The city has responded to the lawsuits in court filings by denying any liability.

A big concern of the city appears to be that the civil lawsuits will reveal yet more damaging and embarrassing wrongdoing by the EPD.

The city had federal judge Thomas Coffin sign six-page protective orders in many of the cases. The orders required that documents that the city decides are too embarrassing for the public to see must remain confidential.

The documents "if available to the public, would likely cause annoyance or embarrassment," the city attorney wrote. "Disclosure of such documents to the public would likely have an adverse impact on the morale of the Eugene Police Department officers which would adversely affect Eugene Police Department operations."

An addendum to the secrecy order covers "some of Mr. Lankford's confidential evaluations and opinions concerning the quality of some of the investigations he reviewed," but that he and the city did not make public. Disclosing the negative information from the audits would hurt officer "morale" and "would inhibit the city from requesting an outside auditor from providing complete and uninhibited opinions to the city concerning the operations reviewed," the city argued.

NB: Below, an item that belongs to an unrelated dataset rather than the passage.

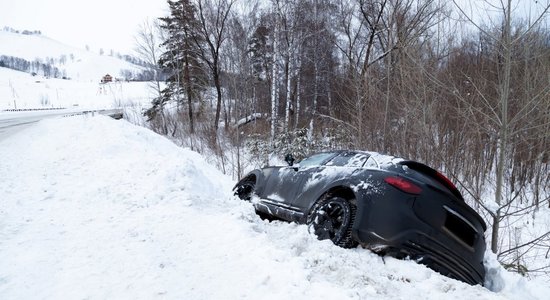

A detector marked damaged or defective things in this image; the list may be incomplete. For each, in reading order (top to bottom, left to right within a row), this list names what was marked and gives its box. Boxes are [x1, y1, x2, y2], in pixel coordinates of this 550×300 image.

crashed car [233, 151, 488, 284]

The city's arguments for throwing out the lawsuits revolve around legal technicalities, especially that the women failed to meet a statutory deadline of a maximum of 270 days for notifying the city of their lawsuits.

But in one case Coffin rejected the city's motion to dismiss on those grounds. The judge noted that the woman had argued that she couldn't file her lawsuit until Magaña was

arrested because she feared he would kill her. One threat was accompanied by "officer Magaña drawing his loaded service weapon, placing it on the [woman's] chest and threatening to kill her if she spoke about the sexual abuse. On one other occasion, these threats were accompanied by officer Magaña drawing his loaded service weapon, placing it on the [woman's] genitals and again threatening to kill her if she spoke about the sexual abuse."

Coffin wrote the death threats "plainly deterred" the woman from meeting the legal filing deadline for her lawsuit. He quoted another legal case as precedent, "to say to one who has been wronged, 'You had a remedy, but because the wrongdoer deterred you from pursuing that remedy under pain of death, the law stripped you of your remedy,' makes a mockery of the law."

Coffin noted that Magaña "was a police officer, a member of the very department which would be called upon to protect plaintiff against his threats if notice were filed."

Many of the women in the other cases make similar arguments that they couldn't meet lawsuit notice deadlines because they feared Magaña, although the judge has not yet ruled on the issue in those cases.

Other technicalities the city has argued include that it is legally immune from prosecution, subject to damage limits, that the women improperly filed their lawsuits using only initials and that Magaña himself was primarily responsible for any damage.

The city has also argued in some of the cases that the victims themselves were partially to blame for the sex abuse.

"Plaintiff's alleged injuries and damages were caused at least in part by her own negligence," the city argued in one case, alleging that she agreed to meet with Magaña, allowed him in her home and failed to report his misconduct.

Another victim's sex abuse was due "at least in part by her own negligence," the city argued, alleging that she continued to go on patrol car rides with the officer, let him into her apartment and failed to report his misconduct to EPD.

In another case, the city argues that at least one of the incidents of alleged sexual abuse was consensual sex.

But one victim says what Magaña and the city did to her was far from consensual. The EPD officer used threats of arrest and shooting her with his police gun to force oral sex and groping at least 17 times, she alleged in her lawsuit. The woman noted that all she got when she complained to police was Magaña putting a gun to her genitals and threatening to "blow her insides out."

"Why the hell didn't they listen to me?" she said at Magaña's trial. "It's absolutely horrendous."